◆ WHAT YOU WILL DO
Going down the data below, set down exactly the line with "축구유니폼 축구반티 축구복반티" and each line after it through the line with "请君入卦漫画免费阅读下拉式"; no other lines.

◆ SOURCE RECORDS
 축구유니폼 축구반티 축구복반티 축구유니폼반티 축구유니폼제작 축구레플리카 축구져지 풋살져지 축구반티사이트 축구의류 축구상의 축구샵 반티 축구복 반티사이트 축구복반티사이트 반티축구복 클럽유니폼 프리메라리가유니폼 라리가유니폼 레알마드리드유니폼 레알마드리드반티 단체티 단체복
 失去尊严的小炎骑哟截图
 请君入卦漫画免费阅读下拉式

...

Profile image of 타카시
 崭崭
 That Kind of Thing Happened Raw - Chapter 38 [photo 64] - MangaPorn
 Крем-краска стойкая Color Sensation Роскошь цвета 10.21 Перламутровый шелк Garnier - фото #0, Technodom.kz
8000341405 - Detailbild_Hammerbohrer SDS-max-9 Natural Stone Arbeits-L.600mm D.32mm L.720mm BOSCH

...

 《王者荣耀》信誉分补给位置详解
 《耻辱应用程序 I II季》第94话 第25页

◆ TASK SOLUTION
 축구유니폼 축구반티 축구복반티 축구유니폼반티 축구유니폼제작 축구레플리카 축구져지 풋살져지 축구반티사이트 축구의류 축구상의 축구샵 반티 축구복 반티사이트 축구복반티사이트 반티축구복 클럽유니폼 프리메라리가유니폼 라리가유니폼 레알마드리드유니폼 레알마드리드반티 단체티 단체복
 失去尊严的小炎骑哟截图
 请君入卦漫画免费阅读下拉式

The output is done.